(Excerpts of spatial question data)
◇ ◇ ◇
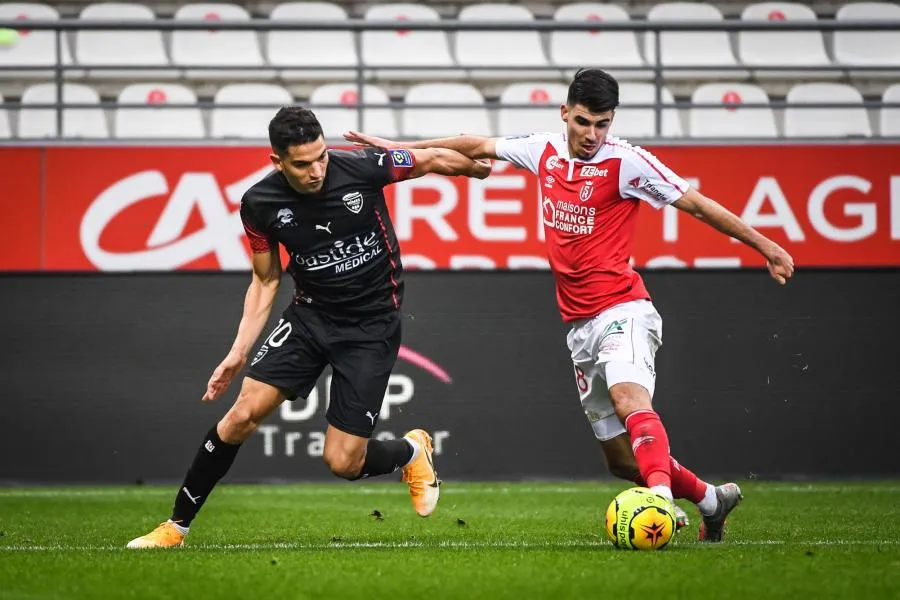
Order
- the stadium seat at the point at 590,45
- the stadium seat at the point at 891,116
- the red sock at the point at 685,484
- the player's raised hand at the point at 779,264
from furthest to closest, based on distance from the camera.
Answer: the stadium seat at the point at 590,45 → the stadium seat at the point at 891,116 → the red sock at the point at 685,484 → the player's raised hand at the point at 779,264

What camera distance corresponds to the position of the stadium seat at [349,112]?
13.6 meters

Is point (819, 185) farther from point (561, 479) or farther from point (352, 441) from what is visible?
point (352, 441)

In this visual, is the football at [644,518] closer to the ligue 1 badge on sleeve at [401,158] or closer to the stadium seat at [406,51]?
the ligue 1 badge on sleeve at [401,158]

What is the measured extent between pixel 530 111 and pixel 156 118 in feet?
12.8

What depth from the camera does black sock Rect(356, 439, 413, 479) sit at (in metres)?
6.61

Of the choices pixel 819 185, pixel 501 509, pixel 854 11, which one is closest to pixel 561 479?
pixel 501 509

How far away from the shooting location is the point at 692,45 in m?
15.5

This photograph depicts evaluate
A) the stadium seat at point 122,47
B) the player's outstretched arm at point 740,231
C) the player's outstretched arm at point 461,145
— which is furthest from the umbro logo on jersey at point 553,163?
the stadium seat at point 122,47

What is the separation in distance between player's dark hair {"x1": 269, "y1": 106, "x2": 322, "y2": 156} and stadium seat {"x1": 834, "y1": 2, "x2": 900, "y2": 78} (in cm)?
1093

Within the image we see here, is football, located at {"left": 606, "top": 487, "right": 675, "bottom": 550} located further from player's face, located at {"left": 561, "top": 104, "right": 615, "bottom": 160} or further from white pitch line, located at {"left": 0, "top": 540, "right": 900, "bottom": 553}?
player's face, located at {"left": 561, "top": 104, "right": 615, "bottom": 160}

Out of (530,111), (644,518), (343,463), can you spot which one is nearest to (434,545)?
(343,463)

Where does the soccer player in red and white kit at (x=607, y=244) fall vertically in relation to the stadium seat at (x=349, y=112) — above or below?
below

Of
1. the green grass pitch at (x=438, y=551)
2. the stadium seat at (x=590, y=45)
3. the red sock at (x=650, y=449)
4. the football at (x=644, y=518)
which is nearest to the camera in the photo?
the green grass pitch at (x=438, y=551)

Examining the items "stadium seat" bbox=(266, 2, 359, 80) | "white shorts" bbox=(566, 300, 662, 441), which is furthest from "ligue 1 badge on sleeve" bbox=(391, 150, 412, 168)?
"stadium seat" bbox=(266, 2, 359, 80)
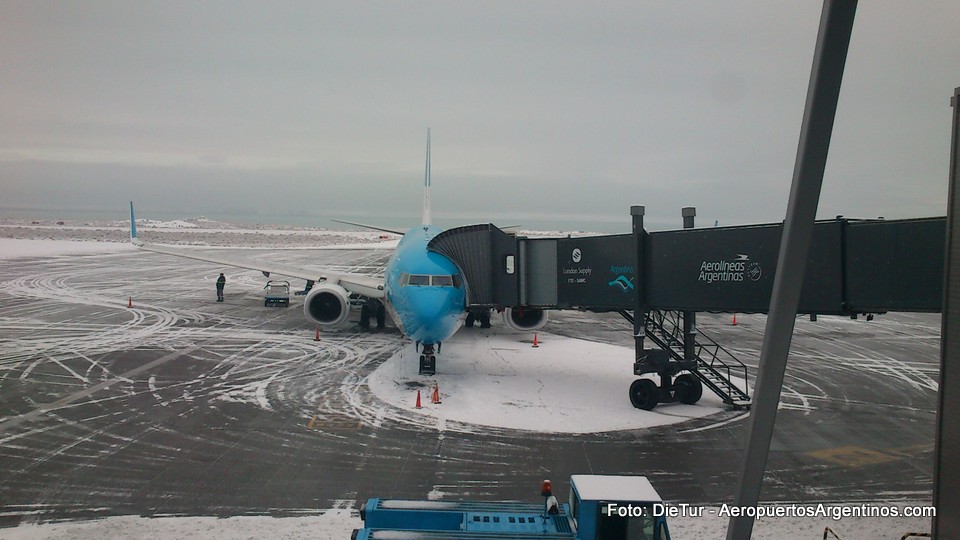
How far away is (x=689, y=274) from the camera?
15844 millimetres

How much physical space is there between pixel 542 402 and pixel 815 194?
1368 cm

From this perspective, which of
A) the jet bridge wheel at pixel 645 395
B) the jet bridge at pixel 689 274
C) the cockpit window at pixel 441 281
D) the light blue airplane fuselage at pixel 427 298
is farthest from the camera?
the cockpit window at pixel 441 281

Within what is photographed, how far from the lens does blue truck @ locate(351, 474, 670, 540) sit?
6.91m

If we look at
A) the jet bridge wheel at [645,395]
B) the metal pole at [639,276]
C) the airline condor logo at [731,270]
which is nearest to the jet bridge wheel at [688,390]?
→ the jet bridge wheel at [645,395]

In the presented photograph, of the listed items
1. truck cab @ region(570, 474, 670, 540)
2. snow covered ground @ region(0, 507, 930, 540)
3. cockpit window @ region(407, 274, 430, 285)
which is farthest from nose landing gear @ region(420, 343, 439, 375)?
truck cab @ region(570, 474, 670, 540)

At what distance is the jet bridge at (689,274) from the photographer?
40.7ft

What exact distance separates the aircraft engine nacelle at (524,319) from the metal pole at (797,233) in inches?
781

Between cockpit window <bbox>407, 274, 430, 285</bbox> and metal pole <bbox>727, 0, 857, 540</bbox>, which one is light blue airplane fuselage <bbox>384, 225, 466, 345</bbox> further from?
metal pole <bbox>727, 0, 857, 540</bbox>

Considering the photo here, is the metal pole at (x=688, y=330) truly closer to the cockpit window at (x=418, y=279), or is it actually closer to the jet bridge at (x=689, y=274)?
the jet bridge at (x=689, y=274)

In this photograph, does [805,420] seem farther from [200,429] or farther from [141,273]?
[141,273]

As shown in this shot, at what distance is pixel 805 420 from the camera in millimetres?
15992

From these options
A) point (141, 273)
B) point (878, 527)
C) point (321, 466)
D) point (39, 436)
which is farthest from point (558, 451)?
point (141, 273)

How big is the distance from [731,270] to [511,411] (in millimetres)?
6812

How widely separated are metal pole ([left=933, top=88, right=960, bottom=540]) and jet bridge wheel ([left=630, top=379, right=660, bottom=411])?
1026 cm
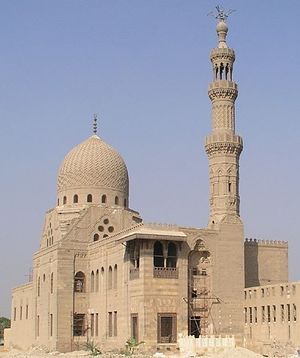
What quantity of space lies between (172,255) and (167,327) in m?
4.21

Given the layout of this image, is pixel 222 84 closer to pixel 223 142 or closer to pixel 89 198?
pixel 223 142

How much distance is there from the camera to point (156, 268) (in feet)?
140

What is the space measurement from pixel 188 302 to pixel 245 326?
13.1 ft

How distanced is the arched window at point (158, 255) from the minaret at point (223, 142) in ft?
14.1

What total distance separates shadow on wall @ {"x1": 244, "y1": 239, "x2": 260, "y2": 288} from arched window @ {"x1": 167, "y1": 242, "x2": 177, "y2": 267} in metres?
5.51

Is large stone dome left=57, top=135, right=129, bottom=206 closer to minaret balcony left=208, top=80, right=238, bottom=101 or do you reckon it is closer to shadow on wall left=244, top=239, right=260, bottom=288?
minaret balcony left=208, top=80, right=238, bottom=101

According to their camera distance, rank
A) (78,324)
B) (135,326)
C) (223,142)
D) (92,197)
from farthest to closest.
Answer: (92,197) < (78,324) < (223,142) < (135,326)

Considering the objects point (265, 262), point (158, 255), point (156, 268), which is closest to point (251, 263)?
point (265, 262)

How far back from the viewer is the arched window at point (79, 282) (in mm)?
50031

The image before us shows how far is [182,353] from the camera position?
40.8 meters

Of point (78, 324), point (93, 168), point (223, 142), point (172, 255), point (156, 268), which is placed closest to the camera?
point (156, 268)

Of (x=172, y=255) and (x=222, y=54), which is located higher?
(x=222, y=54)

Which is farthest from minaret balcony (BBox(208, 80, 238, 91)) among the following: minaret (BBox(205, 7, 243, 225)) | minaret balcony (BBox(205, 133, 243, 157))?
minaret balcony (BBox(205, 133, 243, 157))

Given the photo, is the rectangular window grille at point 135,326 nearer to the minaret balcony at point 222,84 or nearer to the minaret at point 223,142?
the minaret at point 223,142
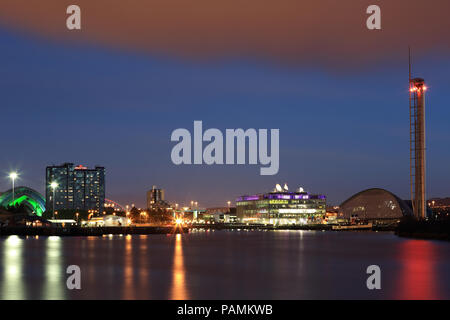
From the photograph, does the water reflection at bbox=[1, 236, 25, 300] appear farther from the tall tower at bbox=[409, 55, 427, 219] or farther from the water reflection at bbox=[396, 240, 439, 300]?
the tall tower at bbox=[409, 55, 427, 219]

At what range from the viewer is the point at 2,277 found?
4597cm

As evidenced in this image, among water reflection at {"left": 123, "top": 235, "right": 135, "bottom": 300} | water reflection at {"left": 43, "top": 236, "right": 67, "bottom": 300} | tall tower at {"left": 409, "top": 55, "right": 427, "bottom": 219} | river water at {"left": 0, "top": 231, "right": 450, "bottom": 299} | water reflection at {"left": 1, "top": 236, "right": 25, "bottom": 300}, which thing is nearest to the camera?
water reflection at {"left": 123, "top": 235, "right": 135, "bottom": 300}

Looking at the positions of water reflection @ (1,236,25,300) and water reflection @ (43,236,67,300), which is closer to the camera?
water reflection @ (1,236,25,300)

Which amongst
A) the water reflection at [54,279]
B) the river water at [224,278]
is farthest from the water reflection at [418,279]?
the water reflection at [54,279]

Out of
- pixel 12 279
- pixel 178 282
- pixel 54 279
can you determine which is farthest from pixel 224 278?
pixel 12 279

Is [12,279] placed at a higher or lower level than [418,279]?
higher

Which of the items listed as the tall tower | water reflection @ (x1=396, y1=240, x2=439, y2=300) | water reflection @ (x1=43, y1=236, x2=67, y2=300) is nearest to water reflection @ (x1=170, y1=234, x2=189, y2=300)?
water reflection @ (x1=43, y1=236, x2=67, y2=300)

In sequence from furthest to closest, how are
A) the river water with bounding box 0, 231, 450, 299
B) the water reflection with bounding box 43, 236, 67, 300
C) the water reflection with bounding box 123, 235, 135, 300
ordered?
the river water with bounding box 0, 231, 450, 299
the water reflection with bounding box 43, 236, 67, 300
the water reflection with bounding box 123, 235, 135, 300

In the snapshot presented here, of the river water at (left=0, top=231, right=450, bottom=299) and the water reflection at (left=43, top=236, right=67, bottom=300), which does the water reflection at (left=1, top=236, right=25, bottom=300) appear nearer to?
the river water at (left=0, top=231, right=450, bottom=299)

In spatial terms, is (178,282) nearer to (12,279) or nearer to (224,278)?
◇ ◇ ◇
Task requirements
Return precisely the lines of the records, starting with the line that holds "In the snapshot" and ending with the last one.

Exercise solution
In the snapshot presented here, of the river water at (left=0, top=231, right=450, bottom=299) and the water reflection at (left=43, top=236, right=67, bottom=300), which does the water reflection at (left=1, top=236, right=25, bottom=300) appear nearer to?
the river water at (left=0, top=231, right=450, bottom=299)

In spatial terms, is (178,282) nearer to (12,279) or nearer to (224,278)?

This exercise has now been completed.